Wednesday, February 7, 2007

"English Forced" ordinance passes

Council adopts another ban aimed at internationals

Multilingual communications allowed only when federal law or health/safety/welfare require

Limits Metro government, or does nothing?

Legal challenges could cost taxpayers hundreds of thousands

Nashville's friendly, welcoming reputation in play

Non-governmental speech remains unregulated for now


Required by federal law, health, safety, or welfare?


The Tennessean and the City Paper report that the Metro Council passed the controversial language ban ordinance on third and final reading last night, requiring Metro communications to be in English except where federal law or health, safety, or the public welfare require. Its sponsor originally dubbed it "English Only," then "English First" after the exceptions were drafted. He also claimed that one of his reasons for the bill (among many) was to help speakers of other languages to learn English by forcing them to use it when interacting with government. It is unclear whether any immigrant-familiar organizations supported the ordinance, but supporters of the ordinance cited what they deemed to be overwhelming enthusiasm from the general public. A coalition of coalitions called NashvilleForAll, which includes the Hispanic Nashville Notebook, opposed the ordinance.

Gregg Ramos, one of the leaders of NashvilleForAll, told the Tennessean that the federal law/health/safety/welfare exception "probably swallows the rule," but that local government "department heads will probably be reluctant to do anything in a language other than English until there's a legal challenge."
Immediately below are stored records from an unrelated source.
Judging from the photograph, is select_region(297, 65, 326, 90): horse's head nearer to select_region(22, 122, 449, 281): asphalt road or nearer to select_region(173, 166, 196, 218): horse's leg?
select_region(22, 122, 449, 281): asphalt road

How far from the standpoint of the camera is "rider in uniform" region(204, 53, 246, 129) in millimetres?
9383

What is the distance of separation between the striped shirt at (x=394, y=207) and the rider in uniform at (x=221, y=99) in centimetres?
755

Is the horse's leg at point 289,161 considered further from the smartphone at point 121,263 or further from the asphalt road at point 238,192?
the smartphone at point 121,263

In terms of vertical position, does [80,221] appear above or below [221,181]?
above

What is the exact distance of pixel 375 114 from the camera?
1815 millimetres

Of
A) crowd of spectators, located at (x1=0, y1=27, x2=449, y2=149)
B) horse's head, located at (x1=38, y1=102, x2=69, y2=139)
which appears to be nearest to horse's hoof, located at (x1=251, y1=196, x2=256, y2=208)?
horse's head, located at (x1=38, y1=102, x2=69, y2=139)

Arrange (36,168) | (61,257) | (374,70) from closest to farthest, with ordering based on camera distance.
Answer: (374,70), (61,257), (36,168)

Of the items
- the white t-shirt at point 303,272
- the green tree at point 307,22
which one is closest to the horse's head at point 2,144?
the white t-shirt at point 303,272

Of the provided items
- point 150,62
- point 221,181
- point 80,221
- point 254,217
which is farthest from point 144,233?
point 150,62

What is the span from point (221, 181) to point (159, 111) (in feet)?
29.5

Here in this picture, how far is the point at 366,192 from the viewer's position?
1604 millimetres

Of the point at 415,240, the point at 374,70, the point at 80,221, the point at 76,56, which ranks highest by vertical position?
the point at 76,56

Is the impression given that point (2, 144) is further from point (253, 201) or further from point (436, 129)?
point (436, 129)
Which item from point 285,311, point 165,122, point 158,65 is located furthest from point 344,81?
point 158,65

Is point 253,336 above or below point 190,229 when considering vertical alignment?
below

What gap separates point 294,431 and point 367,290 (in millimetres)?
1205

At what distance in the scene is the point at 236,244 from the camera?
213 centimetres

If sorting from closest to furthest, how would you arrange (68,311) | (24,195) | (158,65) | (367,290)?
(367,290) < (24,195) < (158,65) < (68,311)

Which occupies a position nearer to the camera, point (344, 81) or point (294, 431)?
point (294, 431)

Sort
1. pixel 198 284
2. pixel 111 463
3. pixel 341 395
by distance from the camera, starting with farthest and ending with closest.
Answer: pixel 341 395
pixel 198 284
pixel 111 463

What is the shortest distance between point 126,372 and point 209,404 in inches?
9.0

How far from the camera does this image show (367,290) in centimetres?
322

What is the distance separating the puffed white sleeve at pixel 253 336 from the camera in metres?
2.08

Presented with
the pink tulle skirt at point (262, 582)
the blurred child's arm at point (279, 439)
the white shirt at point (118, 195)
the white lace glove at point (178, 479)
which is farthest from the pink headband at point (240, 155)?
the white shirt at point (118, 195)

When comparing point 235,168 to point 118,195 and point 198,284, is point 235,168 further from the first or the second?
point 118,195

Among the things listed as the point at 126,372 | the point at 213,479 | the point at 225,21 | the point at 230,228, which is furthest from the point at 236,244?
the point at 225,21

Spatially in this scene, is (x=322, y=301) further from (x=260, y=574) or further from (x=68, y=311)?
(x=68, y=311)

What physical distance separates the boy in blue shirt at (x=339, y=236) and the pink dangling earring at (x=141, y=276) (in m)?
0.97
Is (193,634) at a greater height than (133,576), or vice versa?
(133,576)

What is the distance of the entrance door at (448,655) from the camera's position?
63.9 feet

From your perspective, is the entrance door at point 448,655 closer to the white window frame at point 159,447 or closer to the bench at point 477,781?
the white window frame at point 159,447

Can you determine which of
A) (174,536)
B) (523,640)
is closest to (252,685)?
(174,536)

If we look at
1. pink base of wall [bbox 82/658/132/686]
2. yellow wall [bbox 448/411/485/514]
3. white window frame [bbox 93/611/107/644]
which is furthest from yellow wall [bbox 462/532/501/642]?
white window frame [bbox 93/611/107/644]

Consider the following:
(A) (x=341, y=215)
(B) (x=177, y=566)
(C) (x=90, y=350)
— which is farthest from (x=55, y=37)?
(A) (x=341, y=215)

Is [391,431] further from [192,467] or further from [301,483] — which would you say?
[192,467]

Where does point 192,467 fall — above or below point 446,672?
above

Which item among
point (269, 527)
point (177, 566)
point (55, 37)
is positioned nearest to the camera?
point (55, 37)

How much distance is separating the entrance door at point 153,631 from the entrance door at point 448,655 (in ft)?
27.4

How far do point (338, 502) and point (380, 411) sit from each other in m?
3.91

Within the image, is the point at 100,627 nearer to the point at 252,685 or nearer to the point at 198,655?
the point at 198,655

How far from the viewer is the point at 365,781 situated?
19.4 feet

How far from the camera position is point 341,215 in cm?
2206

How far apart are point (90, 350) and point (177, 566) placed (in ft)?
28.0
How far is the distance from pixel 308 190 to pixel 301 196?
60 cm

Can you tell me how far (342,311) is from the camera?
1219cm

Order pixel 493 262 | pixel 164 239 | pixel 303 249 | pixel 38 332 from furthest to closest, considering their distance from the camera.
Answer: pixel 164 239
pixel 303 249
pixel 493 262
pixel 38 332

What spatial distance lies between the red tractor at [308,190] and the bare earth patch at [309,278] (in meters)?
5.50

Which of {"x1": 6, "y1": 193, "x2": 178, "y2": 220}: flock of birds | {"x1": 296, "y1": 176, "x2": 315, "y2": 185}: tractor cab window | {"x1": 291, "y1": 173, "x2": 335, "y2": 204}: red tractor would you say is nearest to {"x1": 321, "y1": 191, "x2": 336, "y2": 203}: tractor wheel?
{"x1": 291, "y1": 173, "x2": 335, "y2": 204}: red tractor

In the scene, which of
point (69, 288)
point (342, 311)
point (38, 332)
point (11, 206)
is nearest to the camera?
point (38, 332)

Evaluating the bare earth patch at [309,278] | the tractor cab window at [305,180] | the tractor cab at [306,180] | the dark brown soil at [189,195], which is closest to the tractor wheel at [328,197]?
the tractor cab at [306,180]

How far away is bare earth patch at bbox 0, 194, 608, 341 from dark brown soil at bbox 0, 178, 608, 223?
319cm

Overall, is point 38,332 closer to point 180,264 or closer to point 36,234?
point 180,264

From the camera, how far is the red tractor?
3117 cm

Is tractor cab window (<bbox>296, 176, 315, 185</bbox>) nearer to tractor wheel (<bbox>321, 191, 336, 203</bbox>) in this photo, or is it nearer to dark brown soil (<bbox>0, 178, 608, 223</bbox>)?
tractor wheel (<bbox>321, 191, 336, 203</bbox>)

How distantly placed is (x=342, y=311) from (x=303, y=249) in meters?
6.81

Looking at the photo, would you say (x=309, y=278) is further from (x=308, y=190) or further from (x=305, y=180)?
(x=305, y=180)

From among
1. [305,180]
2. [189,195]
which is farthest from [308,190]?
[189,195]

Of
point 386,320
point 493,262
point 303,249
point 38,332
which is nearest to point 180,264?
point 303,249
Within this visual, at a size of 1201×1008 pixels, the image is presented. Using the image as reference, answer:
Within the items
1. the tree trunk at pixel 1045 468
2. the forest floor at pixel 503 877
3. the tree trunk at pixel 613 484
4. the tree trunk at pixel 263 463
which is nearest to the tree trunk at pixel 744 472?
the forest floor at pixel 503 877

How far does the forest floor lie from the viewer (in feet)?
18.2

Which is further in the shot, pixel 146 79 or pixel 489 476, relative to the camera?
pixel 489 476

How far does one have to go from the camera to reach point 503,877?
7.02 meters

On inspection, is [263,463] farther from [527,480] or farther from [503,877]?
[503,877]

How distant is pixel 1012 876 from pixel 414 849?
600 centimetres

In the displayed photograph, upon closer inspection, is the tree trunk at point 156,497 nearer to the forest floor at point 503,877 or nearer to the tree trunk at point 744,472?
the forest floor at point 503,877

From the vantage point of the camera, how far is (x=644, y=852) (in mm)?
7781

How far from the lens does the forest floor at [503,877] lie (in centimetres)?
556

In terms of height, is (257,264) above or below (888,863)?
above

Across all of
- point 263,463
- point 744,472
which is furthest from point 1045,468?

Late yesterday, before passage, the Tennessean reported here that the Metro law department had evaluated the ordinance as a potential First Amendment target that could cost the city hundreds of thousands of dollars in legal fees and thousands of hours of city employee time.

As to whether the ordinance makes the city less welcome, both sides claimed a desire to maintain Nashville's reputation as one of the nation's friendliest cities. The city's welcomers (among whom are the Nashville Area Chamber of Commerce and the Convention & Visitors Bureau, who seek to attract permanent and occasional newcomers) can point to the Council's pro-English resolution in January that had favorable wording regarding speakers of other languages. (See NashvilleForAll). But if outsiders pay less attention to the January resolution and more attention to the Council's many recent bans aimed at internationals, of which the language ban is only the latest, our city's favorable reputation may be at risk.

The good news is that the ordinance does not purport to regulate the behavior of anyone other than local government departments and employees. Accordingly, WELCOME and BIENVENIDOS to the readers and residents of Hispanic Nashville. May you find on these pages countless examples of Nashvillians who respect you, value you, and humbly reach out to you in friendship - in any language.